Our bodies don’t come with an extended warranty.
The good news is they can last quite a while, but keeping the parts moving smoothly, and warding off the natural effects of aging, is the owner’s responsibility. Each decade of a woman’s life brings forth new challenges and work-arounds to maintain the best possible health.
The overall message?
“Good nutrition and good movement and good calories and making sure people are moving, staying agile, flexible and strong,” said Dr. Judi Woolger, medical director of executive medicine at the University of Miami Miller School of Medicine.
Exercise is a key component of living well, into the 90s and beyond.
“The teens and 20s, those are the ages that will play a big role later in life, that’s when women reach their maximum bone density and that starts to taper down with age,” says Dr. Luis Roca, a gynecologist with South Miami Hospital’s Center for Women and Infants.
Dr. Vivian Birnbaum, internal medicine specialist at Mount Sinai Medical Center, recommends that women exercise five days a week for 30 minutes apiece with a mix of cardiovascular activities like walking, swimming, dancing or biking, along with stretching such as yoga or Pilates, and strengthening exercises of the arms, shoulders, legs and abdominals.
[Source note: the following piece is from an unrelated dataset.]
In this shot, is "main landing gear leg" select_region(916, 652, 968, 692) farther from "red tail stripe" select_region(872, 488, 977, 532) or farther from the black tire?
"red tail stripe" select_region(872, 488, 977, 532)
“And that’s a minimum, ideal would be more than that,” she says.
Haven’t started yet? Don’t fret.
“The biggest change anyone can make in life is changing from non-exercise to exercise,” says cardiologist Dr. Adam Splaver, director of echocardiography for the Memorial Cardiac and Vascular Institute at Memorial Regional Hospital in Hollywood. “I tell my patients all the time: if you’re not exercising, try once a week. You kept your appointment with me, now put an appointment on the calendar to exercise for 15 to 20 minutes, for a month. At the end of the month, put the appointment on twice. And then three times. And when you are done with that, increase the intensity.
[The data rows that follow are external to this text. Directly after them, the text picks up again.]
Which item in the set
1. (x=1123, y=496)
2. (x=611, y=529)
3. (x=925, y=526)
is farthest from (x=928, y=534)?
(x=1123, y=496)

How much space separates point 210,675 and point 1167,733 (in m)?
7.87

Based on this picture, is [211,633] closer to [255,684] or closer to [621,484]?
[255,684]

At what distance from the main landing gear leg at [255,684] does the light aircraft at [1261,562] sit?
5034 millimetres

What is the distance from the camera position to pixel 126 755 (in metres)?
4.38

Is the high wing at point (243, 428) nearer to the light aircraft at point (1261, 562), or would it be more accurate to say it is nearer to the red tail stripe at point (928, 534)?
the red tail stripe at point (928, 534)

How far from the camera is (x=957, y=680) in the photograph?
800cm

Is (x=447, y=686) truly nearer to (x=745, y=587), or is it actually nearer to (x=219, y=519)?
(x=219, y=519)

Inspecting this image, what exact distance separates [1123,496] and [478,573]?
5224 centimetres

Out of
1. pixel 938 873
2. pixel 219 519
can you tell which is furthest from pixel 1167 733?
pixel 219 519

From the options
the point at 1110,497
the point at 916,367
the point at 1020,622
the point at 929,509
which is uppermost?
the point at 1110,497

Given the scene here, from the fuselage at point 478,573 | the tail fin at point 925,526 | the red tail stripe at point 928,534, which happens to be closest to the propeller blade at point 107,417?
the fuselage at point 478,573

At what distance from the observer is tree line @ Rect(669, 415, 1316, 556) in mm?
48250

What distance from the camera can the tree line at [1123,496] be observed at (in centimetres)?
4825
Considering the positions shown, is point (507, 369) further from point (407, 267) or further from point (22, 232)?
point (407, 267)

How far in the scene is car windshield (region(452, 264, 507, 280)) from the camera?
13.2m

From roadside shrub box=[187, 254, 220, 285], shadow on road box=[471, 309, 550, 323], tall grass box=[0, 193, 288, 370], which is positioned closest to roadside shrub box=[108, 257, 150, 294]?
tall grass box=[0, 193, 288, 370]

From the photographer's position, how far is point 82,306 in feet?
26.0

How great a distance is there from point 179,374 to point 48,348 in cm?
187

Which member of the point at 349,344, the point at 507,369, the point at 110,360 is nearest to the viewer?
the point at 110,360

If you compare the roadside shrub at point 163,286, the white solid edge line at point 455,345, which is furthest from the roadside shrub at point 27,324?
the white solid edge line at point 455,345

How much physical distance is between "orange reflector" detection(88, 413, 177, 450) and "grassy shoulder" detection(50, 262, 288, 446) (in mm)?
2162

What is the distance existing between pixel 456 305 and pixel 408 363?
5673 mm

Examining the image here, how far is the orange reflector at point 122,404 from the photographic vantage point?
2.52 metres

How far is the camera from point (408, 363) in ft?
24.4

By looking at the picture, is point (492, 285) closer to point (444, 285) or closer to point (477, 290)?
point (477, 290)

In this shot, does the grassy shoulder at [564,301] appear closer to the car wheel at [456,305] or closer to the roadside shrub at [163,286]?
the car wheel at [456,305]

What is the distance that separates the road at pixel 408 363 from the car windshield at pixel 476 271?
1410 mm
“Crawl before you can walk, walk before you run and it’s the same with exercise.”
Here, then, is a guide to dancing through the decades.
• Girl, you’re a woman now: “Before 20, patients should have all of their vaccines. It’s important women get the human papillomavirus (HPV) vaccine to prevent sexually transmitted diseases related to cancer in the uterus and cervix and vagina and genital areas,” Birnbaum says.
Once sexually active, check for cervical cancer via a pap smear test every two years unless abnormalities are detected, upon which testing should be more frequent.
• Watch for the Freshman 15: ““We break our routines, some women are a lot more active in high school and athletics and get to the collegiate level and may not want to, or have the ability to, compete at the higher level and they become more sedentary,’’ said Roca. “Diet becomes an issue ... a lot of women are now away from home and have to determine what they’ll eat.’’
Avoid processed foods, simple sugars and empty carbs, Splaver adds.
During annual check-ups have your lipid profiles checked, meaning tests for cholesterol, blood pressure. Begin performing breast self-exams.
• Forbidden fruit: If you haven’t begun smoking as a teenager, don’t start now. Seek counseling if using tobacco, recreational drugs or abusing alcohol.